Tennessee as a whole voted to secede from the Union in a referendum held on June 8, 1861, but nearly two-thirds of East Tennesseans rejected the referendum and remained sympathetic to the Union. At the Greeneville session (June 17–20) of the East Tennessee Convention, the region's Unionist leaders condemned secession and petitioned the Tennessee General Assembly to allow East Tennessee to become a separate state and remain in the Union. The legislature rejected the petition, and Governor Isham G. Harris ordered Confederate forces under General Felix Zollicoffer into East Tennessee.

The East Tennessee and Georgia (ET&G) and East Tennessee and Virginia (ET&V) railroads were vital to the Confederacy since they provided a connection between Virginia and the Deep South that did not require going around the bulk of the southern Appalachian Mountains. Both Union and Confederate leaders realized the railroads' importance.

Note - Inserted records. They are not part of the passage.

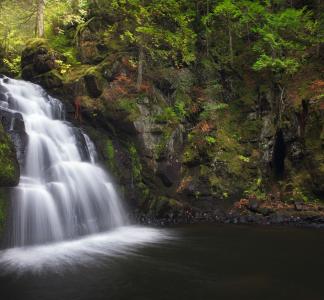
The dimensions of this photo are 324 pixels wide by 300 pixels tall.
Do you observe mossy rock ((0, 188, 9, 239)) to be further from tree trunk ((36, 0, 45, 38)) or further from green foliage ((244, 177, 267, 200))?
tree trunk ((36, 0, 45, 38))

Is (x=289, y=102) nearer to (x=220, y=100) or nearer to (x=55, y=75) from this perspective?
(x=220, y=100)

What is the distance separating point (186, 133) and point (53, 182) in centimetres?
739

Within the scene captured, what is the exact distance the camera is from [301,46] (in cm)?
1722

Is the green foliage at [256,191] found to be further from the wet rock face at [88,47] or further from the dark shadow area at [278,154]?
the wet rock face at [88,47]

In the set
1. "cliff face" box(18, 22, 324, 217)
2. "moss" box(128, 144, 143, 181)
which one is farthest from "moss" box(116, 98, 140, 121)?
"moss" box(128, 144, 143, 181)

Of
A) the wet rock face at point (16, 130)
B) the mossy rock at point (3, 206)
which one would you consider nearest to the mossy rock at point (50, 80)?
the wet rock face at point (16, 130)

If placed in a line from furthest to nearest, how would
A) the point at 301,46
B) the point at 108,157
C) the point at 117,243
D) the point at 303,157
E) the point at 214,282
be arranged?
the point at 301,46
the point at 303,157
the point at 108,157
the point at 117,243
the point at 214,282

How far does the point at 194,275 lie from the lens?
738cm

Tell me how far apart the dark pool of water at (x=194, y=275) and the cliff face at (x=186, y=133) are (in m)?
4.60

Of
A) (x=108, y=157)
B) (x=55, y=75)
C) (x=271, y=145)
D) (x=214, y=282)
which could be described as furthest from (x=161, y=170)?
(x=214, y=282)

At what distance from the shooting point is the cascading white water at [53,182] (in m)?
9.38

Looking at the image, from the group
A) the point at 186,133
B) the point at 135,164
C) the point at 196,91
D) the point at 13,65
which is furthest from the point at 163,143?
the point at 13,65

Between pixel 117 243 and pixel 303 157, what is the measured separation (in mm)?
9148

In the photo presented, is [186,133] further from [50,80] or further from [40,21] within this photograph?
[40,21]
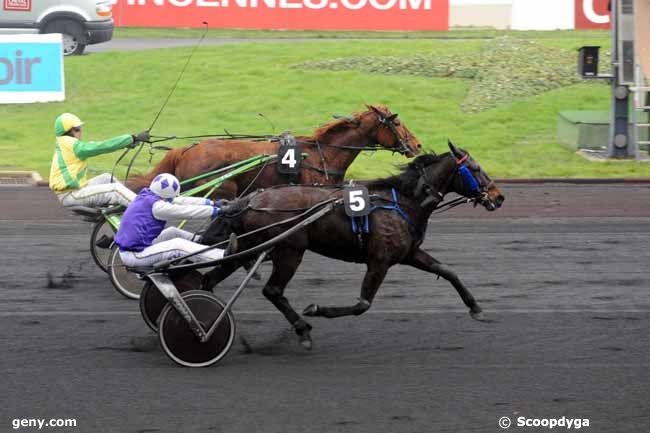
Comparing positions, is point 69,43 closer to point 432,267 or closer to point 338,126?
point 338,126

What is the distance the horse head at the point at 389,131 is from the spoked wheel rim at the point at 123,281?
2581 mm

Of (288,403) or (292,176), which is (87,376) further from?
(292,176)

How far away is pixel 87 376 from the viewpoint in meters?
7.68

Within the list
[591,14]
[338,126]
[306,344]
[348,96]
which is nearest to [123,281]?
[306,344]

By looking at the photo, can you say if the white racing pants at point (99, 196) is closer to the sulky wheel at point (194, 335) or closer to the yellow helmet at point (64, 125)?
the yellow helmet at point (64, 125)

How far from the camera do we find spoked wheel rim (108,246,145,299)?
32.1 ft

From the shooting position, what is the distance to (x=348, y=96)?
68.3ft

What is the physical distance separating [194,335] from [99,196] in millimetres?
2522

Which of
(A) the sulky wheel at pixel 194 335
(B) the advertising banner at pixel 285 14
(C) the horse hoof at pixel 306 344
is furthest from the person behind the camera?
(B) the advertising banner at pixel 285 14

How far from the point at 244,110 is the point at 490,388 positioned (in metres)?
13.6

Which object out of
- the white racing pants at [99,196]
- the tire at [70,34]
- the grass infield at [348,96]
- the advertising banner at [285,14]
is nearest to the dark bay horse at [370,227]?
the white racing pants at [99,196]

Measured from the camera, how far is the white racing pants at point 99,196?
32.2ft

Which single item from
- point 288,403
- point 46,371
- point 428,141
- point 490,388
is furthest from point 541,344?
point 428,141

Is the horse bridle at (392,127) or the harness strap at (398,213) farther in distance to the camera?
the horse bridle at (392,127)
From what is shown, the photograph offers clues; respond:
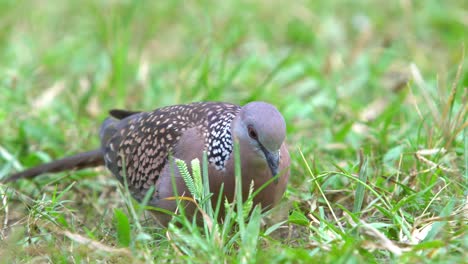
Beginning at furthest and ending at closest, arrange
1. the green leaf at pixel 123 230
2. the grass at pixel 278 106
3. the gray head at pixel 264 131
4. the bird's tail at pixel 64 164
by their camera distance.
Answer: the bird's tail at pixel 64 164, the gray head at pixel 264 131, the green leaf at pixel 123 230, the grass at pixel 278 106

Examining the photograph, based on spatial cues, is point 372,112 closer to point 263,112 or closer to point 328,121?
point 328,121

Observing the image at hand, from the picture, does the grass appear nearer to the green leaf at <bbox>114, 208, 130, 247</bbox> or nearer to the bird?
the green leaf at <bbox>114, 208, 130, 247</bbox>

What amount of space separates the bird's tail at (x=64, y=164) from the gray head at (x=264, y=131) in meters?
1.61

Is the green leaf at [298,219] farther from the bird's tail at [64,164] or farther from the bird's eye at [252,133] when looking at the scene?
the bird's tail at [64,164]

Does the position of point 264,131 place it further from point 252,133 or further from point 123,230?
point 123,230

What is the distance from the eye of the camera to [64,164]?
4914 mm

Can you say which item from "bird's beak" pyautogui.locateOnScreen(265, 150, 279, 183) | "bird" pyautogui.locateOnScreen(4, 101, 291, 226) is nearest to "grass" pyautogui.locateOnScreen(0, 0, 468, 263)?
"bird" pyautogui.locateOnScreen(4, 101, 291, 226)

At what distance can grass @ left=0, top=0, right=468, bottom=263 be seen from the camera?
10.8 ft

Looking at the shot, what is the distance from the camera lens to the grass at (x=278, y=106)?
3.29m

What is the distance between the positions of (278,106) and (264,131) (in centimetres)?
236

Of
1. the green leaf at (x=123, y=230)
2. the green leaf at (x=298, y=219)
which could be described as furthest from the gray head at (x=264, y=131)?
the green leaf at (x=123, y=230)

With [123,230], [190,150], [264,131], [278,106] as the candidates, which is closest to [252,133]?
[264,131]

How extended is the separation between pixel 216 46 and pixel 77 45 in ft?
5.05

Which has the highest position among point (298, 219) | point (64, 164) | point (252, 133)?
point (252, 133)
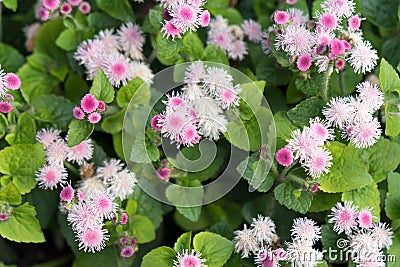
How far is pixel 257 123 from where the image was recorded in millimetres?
1670

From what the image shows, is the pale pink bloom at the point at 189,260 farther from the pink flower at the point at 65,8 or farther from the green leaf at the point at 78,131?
the pink flower at the point at 65,8

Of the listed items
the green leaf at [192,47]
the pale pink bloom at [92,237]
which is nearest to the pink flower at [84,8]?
the green leaf at [192,47]

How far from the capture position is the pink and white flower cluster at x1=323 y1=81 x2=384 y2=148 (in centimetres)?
153

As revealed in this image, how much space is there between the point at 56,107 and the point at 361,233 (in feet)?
3.29

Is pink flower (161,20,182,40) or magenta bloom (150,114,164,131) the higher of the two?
pink flower (161,20,182,40)

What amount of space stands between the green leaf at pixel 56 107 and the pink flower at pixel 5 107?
0.22 meters

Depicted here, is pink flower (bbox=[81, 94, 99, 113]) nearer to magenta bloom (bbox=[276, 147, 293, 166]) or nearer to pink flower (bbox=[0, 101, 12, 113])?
pink flower (bbox=[0, 101, 12, 113])

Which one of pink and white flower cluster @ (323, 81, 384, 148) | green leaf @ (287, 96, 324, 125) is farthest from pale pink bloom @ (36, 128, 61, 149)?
pink and white flower cluster @ (323, 81, 384, 148)

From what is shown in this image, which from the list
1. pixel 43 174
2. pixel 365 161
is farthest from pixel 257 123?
pixel 43 174

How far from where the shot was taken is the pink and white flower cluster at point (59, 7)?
1755 millimetres

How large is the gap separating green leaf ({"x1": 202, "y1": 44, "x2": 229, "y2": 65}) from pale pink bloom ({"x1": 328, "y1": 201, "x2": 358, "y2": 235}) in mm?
583

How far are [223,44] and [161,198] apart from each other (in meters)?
0.55

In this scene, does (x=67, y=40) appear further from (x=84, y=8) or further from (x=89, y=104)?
(x=89, y=104)

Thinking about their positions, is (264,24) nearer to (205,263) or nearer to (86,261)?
(205,263)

In July 1861, Confederate politician and East Tennessee native Landon Carter Haynes warned of the railroads' vulnerability, stating that at any moment he was "looking to hear that the bridges have been burned and the East Tennessee and Virginia Railroad torn up."

Shortly after the General Assembly rejected the Greeneville petition, Reverend William Blount Carter, a delegate of the Greeneville session, travelled to Camp Dick Robinson in Kentucky, where many of East Tennessee's Unionists had fled to enlist in the Union Army. He met with generals George H. Thomas and William T. Sherman, and his brother, Samuel P. Carter, a U.S. Navy officer who had been appointed a general in the Union Army. William Carter revealed his plan to destroy the region's main railroad bridges to pave the way for a Union invasion. Thomas liked the plan, and although Sherman was initially skeptical, he agreed after a short discussion.

Carrying a letter from Thomas, Carter travelled to Washington, D.C., to meet with President Abraham Lincoln, Commanding General George B. McClellan, and Secretary of State William H. Seward. Lincoln, under immense pressure from Senator Andrew Johnson and Congressman Horace Maynard to provide some sort of aid to East Tennessee's Unionists, agreed with the plan. He allotted $2,500 for the operation, and Carter returned to Camp Dick Robinson to begin making arrangements.